После выпуска я заглянула в приложение к диплому и была в ужасе от списка сданных дисциплин — вообще не помнила, что это такое. Казалось, все случилось именно так, как меня предупреждали: образование было получено зря.
И вот однажды, лет через 10 после окончания, мы сидели в какой-то компании, и одна девушка неожиданно спросила, где я училась. Меня очень удивил этот вопрос, потому что обсуждали мы что-то далеко не филологическое. Услышав ответ, она сказала: «Я так и думала. Недавно разговаривала с выпускником МГУ, и вы рассуждаете одинаково».
Я никогда об этом не задумывалась — может быть, потому что все мои близкие друзья тоже из МГУ и мне казалось, что все так думают. Я очень активно начала ей объяснять, что в универе меня ничему не научили, и опять услышала: «Ты не замечаешь, но думаешь по-другому». Тогда я вспомнила афоризм мужа своей подруги, тоже выпускника МГУ, только с другого факультета. Он очень смешил нас фразой «МГУ — это не образование, а способ мышления».
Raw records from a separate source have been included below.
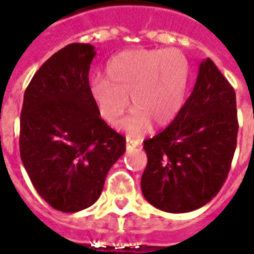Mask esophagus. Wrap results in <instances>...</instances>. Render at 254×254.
<instances>
[{
    "label": "esophagus",
    "mask_w": 254,
    "mask_h": 254,
    "mask_svg": "<svg viewBox=\"0 0 254 254\" xmlns=\"http://www.w3.org/2000/svg\"><path fill=\"white\" fill-rule=\"evenodd\" d=\"M140 145H141V140L132 137V136H127V149L136 148V147H140Z\"/></svg>",
    "instance_id": "1"
}]
</instances>
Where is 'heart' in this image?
Listing matches in <instances>:
<instances>
[{
	"instance_id": "b5f03b06",
	"label": "heart",
	"mask_w": 254,
	"mask_h": 254,
	"mask_svg": "<svg viewBox=\"0 0 254 254\" xmlns=\"http://www.w3.org/2000/svg\"><path fill=\"white\" fill-rule=\"evenodd\" d=\"M189 74V63L178 50H127L107 63L106 77L92 78L89 92L100 117L110 125L125 113L130 96L134 110L122 125L140 133L151 121L165 127L176 120L185 102Z\"/></svg>"
}]
</instances>
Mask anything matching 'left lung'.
<instances>
[{
    "label": "left lung",
    "instance_id": "obj_1",
    "mask_svg": "<svg viewBox=\"0 0 254 254\" xmlns=\"http://www.w3.org/2000/svg\"><path fill=\"white\" fill-rule=\"evenodd\" d=\"M237 134L235 91L207 58L176 120L144 140L148 163L141 190L147 201L171 213L190 212L211 201L227 178Z\"/></svg>",
    "mask_w": 254,
    "mask_h": 254
}]
</instances>
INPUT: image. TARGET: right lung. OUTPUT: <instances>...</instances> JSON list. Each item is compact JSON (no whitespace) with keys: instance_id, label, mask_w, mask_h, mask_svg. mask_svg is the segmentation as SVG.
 I'll return each instance as SVG.
<instances>
[{"instance_id":"add662e5","label":"right lung","mask_w":254,"mask_h":254,"mask_svg":"<svg viewBox=\"0 0 254 254\" xmlns=\"http://www.w3.org/2000/svg\"><path fill=\"white\" fill-rule=\"evenodd\" d=\"M95 54L88 43L67 45L39 67L24 92L21 162L39 196L61 212L91 207L127 149L89 92Z\"/></svg>"}]
</instances>
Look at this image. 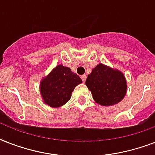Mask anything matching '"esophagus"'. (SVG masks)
I'll return each instance as SVG.
<instances>
[{"mask_svg":"<svg viewBox=\"0 0 155 155\" xmlns=\"http://www.w3.org/2000/svg\"><path fill=\"white\" fill-rule=\"evenodd\" d=\"M80 78H81V80H82L83 82L84 83L85 80H86V78H87V76H86V75H83L80 76Z\"/></svg>","mask_w":155,"mask_h":155,"instance_id":"34e87169","label":"esophagus"}]
</instances>
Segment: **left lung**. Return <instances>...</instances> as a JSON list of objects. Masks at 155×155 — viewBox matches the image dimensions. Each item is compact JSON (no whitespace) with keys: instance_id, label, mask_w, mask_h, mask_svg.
I'll return each mask as SVG.
<instances>
[{"instance_id":"1","label":"left lung","mask_w":155,"mask_h":155,"mask_svg":"<svg viewBox=\"0 0 155 155\" xmlns=\"http://www.w3.org/2000/svg\"><path fill=\"white\" fill-rule=\"evenodd\" d=\"M86 86L97 103L104 106L119 103L126 93V81L122 73L100 63L87 75Z\"/></svg>"}]
</instances>
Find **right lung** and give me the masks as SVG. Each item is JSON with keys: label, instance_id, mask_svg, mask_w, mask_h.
<instances>
[{"label": "right lung", "instance_id": "1", "mask_svg": "<svg viewBox=\"0 0 155 155\" xmlns=\"http://www.w3.org/2000/svg\"><path fill=\"white\" fill-rule=\"evenodd\" d=\"M82 83L80 76L69 68L58 65L41 83V94L46 104L60 107L70 100L73 90Z\"/></svg>", "mask_w": 155, "mask_h": 155}]
</instances>
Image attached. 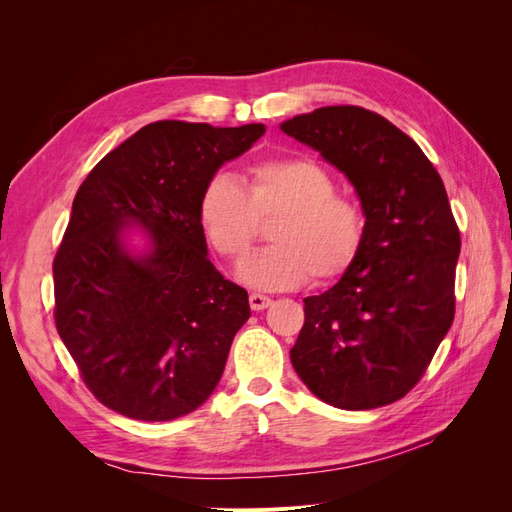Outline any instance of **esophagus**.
I'll list each match as a JSON object with an SVG mask.
<instances>
[{
    "label": "esophagus",
    "instance_id": "1",
    "mask_svg": "<svg viewBox=\"0 0 512 512\" xmlns=\"http://www.w3.org/2000/svg\"><path fill=\"white\" fill-rule=\"evenodd\" d=\"M271 305V299L267 297V294H260V292H252L250 294V307L254 309V312H260V309H267Z\"/></svg>",
    "mask_w": 512,
    "mask_h": 512
}]
</instances>
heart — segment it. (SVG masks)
I'll return each mask as SVG.
<instances>
[{"label":"heart","mask_w":512,"mask_h":512,"mask_svg":"<svg viewBox=\"0 0 512 512\" xmlns=\"http://www.w3.org/2000/svg\"><path fill=\"white\" fill-rule=\"evenodd\" d=\"M245 185L228 175L211 177L198 198V222L222 258L241 260L271 222L273 245L239 267V280L262 290L342 277L359 258L367 215L350 194L337 192L329 168L307 156H275L247 164Z\"/></svg>","instance_id":"obj_1"}]
</instances>
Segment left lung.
<instances>
[{
	"mask_svg": "<svg viewBox=\"0 0 512 512\" xmlns=\"http://www.w3.org/2000/svg\"><path fill=\"white\" fill-rule=\"evenodd\" d=\"M352 181L365 243L333 288L307 297L290 361L318 399L371 410L408 395L455 318L459 228L442 177L408 134L363 106L282 123Z\"/></svg>",
	"mask_w": 512,
	"mask_h": 512,
	"instance_id": "obj_1",
	"label": "left lung"
}]
</instances>
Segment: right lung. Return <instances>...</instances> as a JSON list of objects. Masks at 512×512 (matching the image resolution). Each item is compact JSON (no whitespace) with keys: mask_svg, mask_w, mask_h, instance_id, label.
<instances>
[{"mask_svg":"<svg viewBox=\"0 0 512 512\" xmlns=\"http://www.w3.org/2000/svg\"><path fill=\"white\" fill-rule=\"evenodd\" d=\"M262 134V123L156 121L106 153L81 183L53 260V316L85 386L106 408L173 421L218 386L250 301L207 258L198 198L215 170ZM126 223L146 228L147 255L125 250Z\"/></svg>","mask_w":512,"mask_h":512,"instance_id":"right-lung-1","label":"right lung"}]
</instances>
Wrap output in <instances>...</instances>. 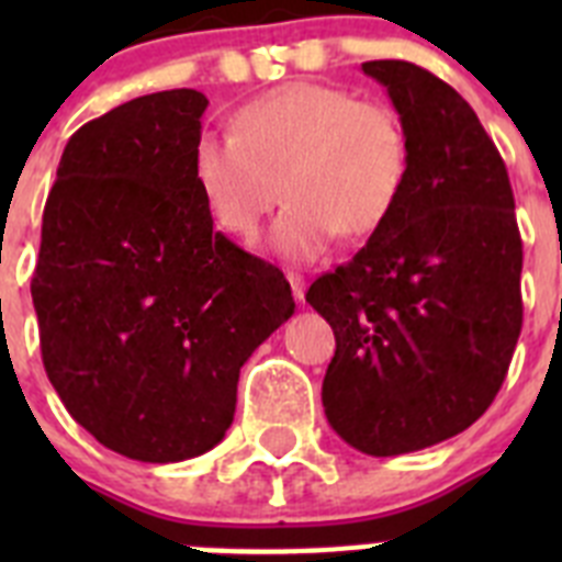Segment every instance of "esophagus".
<instances>
[{
  "instance_id": "1",
  "label": "esophagus",
  "mask_w": 562,
  "mask_h": 562,
  "mask_svg": "<svg viewBox=\"0 0 562 562\" xmlns=\"http://www.w3.org/2000/svg\"><path fill=\"white\" fill-rule=\"evenodd\" d=\"M286 281H290L292 286V295H295V301H304V276H297V272H286Z\"/></svg>"
}]
</instances>
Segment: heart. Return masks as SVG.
<instances>
[{
    "label": "heart",
    "instance_id": "obj_1",
    "mask_svg": "<svg viewBox=\"0 0 562 562\" xmlns=\"http://www.w3.org/2000/svg\"><path fill=\"white\" fill-rule=\"evenodd\" d=\"M408 171V128L394 106L310 81L252 98L233 114V134L202 132L191 151L211 220L238 241L256 236L284 193L270 247L286 261H315L337 233L380 231Z\"/></svg>",
    "mask_w": 562,
    "mask_h": 562
}]
</instances>
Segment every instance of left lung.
I'll return each instance as SVG.
<instances>
[{
  "instance_id": "obj_1",
  "label": "left lung",
  "mask_w": 562,
  "mask_h": 562,
  "mask_svg": "<svg viewBox=\"0 0 562 562\" xmlns=\"http://www.w3.org/2000/svg\"><path fill=\"white\" fill-rule=\"evenodd\" d=\"M408 128L411 171L385 225L306 301L337 340L331 430L366 456L461 434L493 405L520 335V233L506 166L473 106L411 61H366Z\"/></svg>"
}]
</instances>
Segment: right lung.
I'll return each instance as SVG.
<instances>
[{
  "label": "right lung",
  "instance_id": "1",
  "mask_svg": "<svg viewBox=\"0 0 562 562\" xmlns=\"http://www.w3.org/2000/svg\"><path fill=\"white\" fill-rule=\"evenodd\" d=\"M207 98L168 89L69 137L42 222L33 306L64 408L148 464L207 453L238 371L295 312L284 272L213 231L191 173Z\"/></svg>",
  "mask_w": 562,
  "mask_h": 562
}]
</instances>
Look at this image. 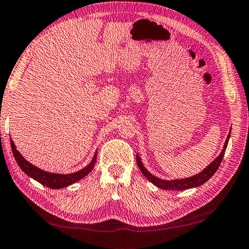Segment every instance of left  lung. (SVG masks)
I'll return each mask as SVG.
<instances>
[{
  "instance_id": "1",
  "label": "left lung",
  "mask_w": 249,
  "mask_h": 249,
  "mask_svg": "<svg viewBox=\"0 0 249 249\" xmlns=\"http://www.w3.org/2000/svg\"><path fill=\"white\" fill-rule=\"evenodd\" d=\"M230 132H231V130H230ZM229 139H230V133L228 134V138L226 140V143H224V146H223V149L221 151V153H220L219 156L215 158L207 168H205L203 171L198 173V175H195V176L190 177V178H185V179H178V180H170V181L159 179V178L153 176L152 173H149L146 169H145L139 155H137L138 167L140 168L141 172L143 173V176H145V178H146L148 181H151L153 184L159 187V189L171 190V191H183V190L192 189V187H196V186L204 184V183L206 181H208L210 178L214 175V172L218 170L220 163H221L222 158L224 156V153H226Z\"/></svg>"
}]
</instances>
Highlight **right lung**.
<instances>
[{
	"label": "right lung",
	"mask_w": 249,
	"mask_h": 249,
	"mask_svg": "<svg viewBox=\"0 0 249 249\" xmlns=\"http://www.w3.org/2000/svg\"><path fill=\"white\" fill-rule=\"evenodd\" d=\"M11 146H12L14 157H15L18 166L20 167L21 170L25 172L27 176L31 177L32 179H35L36 181L41 183V184L50 187V189H62V187H66L70 184H72L74 182L83 179L84 177L90 173V171L92 170L96 162L97 153L95 152L94 157H93L91 162L89 163L86 168H83L77 172L69 173V175H59V173H52V172L41 170V169L34 166L29 161H27L26 159L22 157V155L16 149L15 144H14L12 139H11Z\"/></svg>",
	"instance_id": "right-lung-1"
}]
</instances>
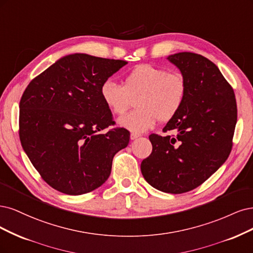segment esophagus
I'll return each instance as SVG.
<instances>
[{
    "instance_id": "1",
    "label": "esophagus",
    "mask_w": 253,
    "mask_h": 253,
    "mask_svg": "<svg viewBox=\"0 0 253 253\" xmlns=\"http://www.w3.org/2000/svg\"><path fill=\"white\" fill-rule=\"evenodd\" d=\"M137 137H140V134H138V133H131V134H130V138H131V140H136V138Z\"/></svg>"
}]
</instances>
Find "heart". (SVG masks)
I'll use <instances>...</instances> for the list:
<instances>
[{"label": "heart", "mask_w": 253, "mask_h": 253, "mask_svg": "<svg viewBox=\"0 0 253 253\" xmlns=\"http://www.w3.org/2000/svg\"><path fill=\"white\" fill-rule=\"evenodd\" d=\"M100 93L105 105L118 116L124 115L135 101L136 109L121 117L118 124L133 133H142L158 120L167 123L177 115L186 99L187 84L181 73L142 64L124 77L123 86L112 80L105 81Z\"/></svg>", "instance_id": "obj_1"}]
</instances>
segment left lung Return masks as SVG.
I'll use <instances>...</instances> for the list:
<instances>
[{"mask_svg":"<svg viewBox=\"0 0 253 253\" xmlns=\"http://www.w3.org/2000/svg\"><path fill=\"white\" fill-rule=\"evenodd\" d=\"M167 60L186 81V99L163 129L175 135H149L152 152L143 160L141 171L153 188L177 194L197 188L226 162L238 110L233 89L205 56L178 52Z\"/></svg>","mask_w":253,"mask_h":253,"instance_id":"obj_1","label":"left lung"}]
</instances>
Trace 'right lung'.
Wrapping results in <instances>:
<instances>
[{"mask_svg":"<svg viewBox=\"0 0 253 253\" xmlns=\"http://www.w3.org/2000/svg\"><path fill=\"white\" fill-rule=\"evenodd\" d=\"M127 62L86 53L65 55L29 83L20 102V140L32 165L52 188L90 192L110 175L112 160L127 147L102 100V84Z\"/></svg>","mask_w":253,"mask_h":253,"instance_id":"1","label":"right lung"}]
</instances>
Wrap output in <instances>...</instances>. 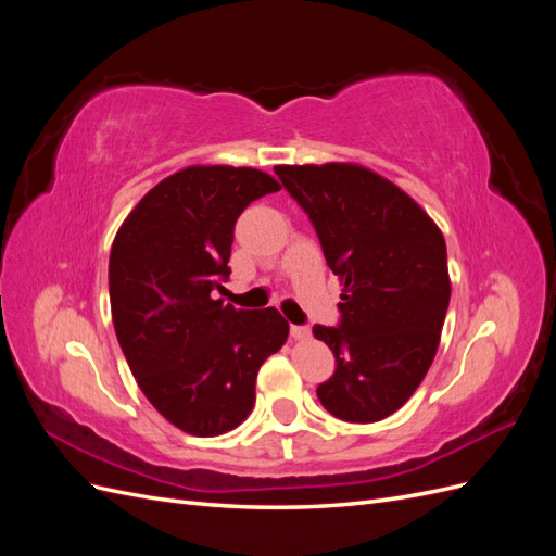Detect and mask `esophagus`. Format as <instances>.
<instances>
[{"instance_id": "obj_1", "label": "esophagus", "mask_w": 556, "mask_h": 556, "mask_svg": "<svg viewBox=\"0 0 556 556\" xmlns=\"http://www.w3.org/2000/svg\"><path fill=\"white\" fill-rule=\"evenodd\" d=\"M290 333H292V339H294V341H306V339H311V329H308V327L292 325Z\"/></svg>"}]
</instances>
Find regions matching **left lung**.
Wrapping results in <instances>:
<instances>
[{
  "instance_id": "left-lung-1",
  "label": "left lung",
  "mask_w": 556,
  "mask_h": 556,
  "mask_svg": "<svg viewBox=\"0 0 556 556\" xmlns=\"http://www.w3.org/2000/svg\"><path fill=\"white\" fill-rule=\"evenodd\" d=\"M276 174L343 282L339 327H313L336 357L317 399L345 422H378L413 396L439 350L450 304L443 233L415 199L366 166L280 164Z\"/></svg>"
}]
</instances>
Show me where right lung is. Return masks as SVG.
Returning <instances> with one entry per match:
<instances>
[{"mask_svg":"<svg viewBox=\"0 0 556 556\" xmlns=\"http://www.w3.org/2000/svg\"><path fill=\"white\" fill-rule=\"evenodd\" d=\"M250 166H188L150 190L117 229L109 294L117 343L155 410L185 433L220 435L255 406L260 366L288 341L276 308L239 311L225 290L233 225L278 192Z\"/></svg>","mask_w":556,"mask_h":556,"instance_id":"1","label":"right lung"}]
</instances>
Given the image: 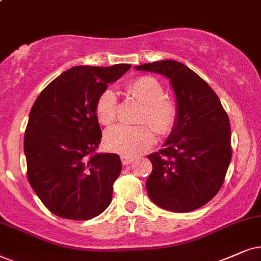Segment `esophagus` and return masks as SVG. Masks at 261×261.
<instances>
[{
    "label": "esophagus",
    "mask_w": 261,
    "mask_h": 261,
    "mask_svg": "<svg viewBox=\"0 0 261 261\" xmlns=\"http://www.w3.org/2000/svg\"><path fill=\"white\" fill-rule=\"evenodd\" d=\"M133 161H134L133 158H126V156L121 158V163H123V165H130Z\"/></svg>",
    "instance_id": "34e87169"
}]
</instances>
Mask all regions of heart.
I'll return each instance as SVG.
<instances>
[{
  "label": "heart",
  "mask_w": 261,
  "mask_h": 261,
  "mask_svg": "<svg viewBox=\"0 0 261 261\" xmlns=\"http://www.w3.org/2000/svg\"><path fill=\"white\" fill-rule=\"evenodd\" d=\"M125 91L142 105L137 123L143 125H115L106 131L103 142L110 151L134 158L153 147L155 134L148 124L164 136L172 133L178 120V106L173 98L164 95V87L151 75L135 78L125 85ZM95 114L98 123L106 126L117 119V97L111 89L100 94L95 105Z\"/></svg>",
  "instance_id": "heart-1"
}]
</instances>
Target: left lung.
<instances>
[{
  "instance_id": "obj_1",
  "label": "left lung",
  "mask_w": 261,
  "mask_h": 261,
  "mask_svg": "<svg viewBox=\"0 0 261 261\" xmlns=\"http://www.w3.org/2000/svg\"><path fill=\"white\" fill-rule=\"evenodd\" d=\"M138 71L166 75L176 92L178 120L164 148L148 155L153 170L146 187L161 208L191 212L218 194L232 156L227 113L213 89L186 65L161 60Z\"/></svg>"
}]
</instances>
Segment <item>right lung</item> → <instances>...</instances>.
Here are the masks:
<instances>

Сейчас, проработав много лет в школе, я начинаю приходить к выводу, что он прав и неправ одновременно, потому что способ мышления — это и есть образование.
Мы ждали от универа знаний, а получили образ мыслей.
В чем он состоит, мне трудно объяснить, как трудно носителю языка рассказать о его особенностях, — тут нужен взгляд со стороны. Но в конце этого учебного года я услышала два похожих отзыва от родителей своих учеников: «Ребенок говорит, что после ваших уроков стал иначе думать. Системно».
Я могу точно сказать, что ничего потрясающего на уроках не делаю, но даю материал по учебникам МГУ и преподаю его так, как меня научили в университете. Вероятно, это действительно системность: вы оцениваете факты в их взаимосвязи с другими явлениями и делаете это одновременно на разных уровнях. Сергей Волков прекрасно описал это у себя в статье: «Вот языковой факт, можно смотреть на него так, а можно — этак. А как правильно? И так и так. Главное — ты должен понимать и уметь объяснить, из какой перспективы, в какой парадигме ты это явление рассматриваешь. Объяснишь обе логики — еще лучше».
Как ни странно, больше всего я ощущала за спиной филфак, когда мы строили дачу: этот самый способ мышления помогал мне избегать ошибок, вовремя менять подрядчиков. МГУ дал мне не знание чего-то конкретного, а понимание, как добыть нужную информацию и что с ней делать.
Чем старше я становлюсь, тем больше осознаю себя выпускником МГУ. Свою дочь тоже хочу видеть студенткой этого вуза, при этом факультет не имеет значения.